145.1
Inancial Inclusion As a Basic Human Right? Reframing Inequalities in > the > South

Friday, July 18, 2014: 5:30 PM
Room: F204
Oral Presentation
Lena LAVINAS , Institute of Economics, Federal University of Rio de Janeiro, Rio de Janeiro, Brazil
A new wave of commodification “all the way down” (Fraser 2012) is taking shape as a paradigm to enhance basic protection through market provision in the developing world. A shift from principles of equal citizens to equal consumers and from risk-sharing to individual risk-taking strengthens private insurance schemes and other financial products and services in detriment of public and universal provision of decommodified goods and services. As a result, inequalities between Western countries and the rest of the world may widen. Worse, some (Schiller) even state that ``we need to reframe the wording of `universal human rights` (...) in more basic terms`` (2012:150) to connect all people to finance.

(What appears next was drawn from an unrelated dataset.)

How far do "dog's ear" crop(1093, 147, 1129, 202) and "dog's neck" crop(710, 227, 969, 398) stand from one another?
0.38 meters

This presentation will compare the extent to which incomplete social protection schemes are being replaced by the provision of minimum income transfers and some basic services for the needy through the social protection floor (ILO 2012) and the basic universalism framework (Huber and Stephens 2012) along with a process of “bankcarization“ of the poor and the vulnerable. We argue that preventing market failures instead of promoting equality of opportunities and further public redistributive mechanisms to make market societies more homogeneous reflects strategies to enhance privatization and capital markets whose deployment has been long constraint by domestic market restrictions in the developing world. This trend is likely to reinforce duality and polarity and undermine strategies to achieve broader equality between developed and developing nations, between the wealthy and the excluded. The North-South divide will deepen. We will examine how these conceptual frameworks have emerged in the aftermath of the 2008 crisis; we will scrutinize the profile of the public provision of welfare in some developing countries, through an overview of social spending (public and private).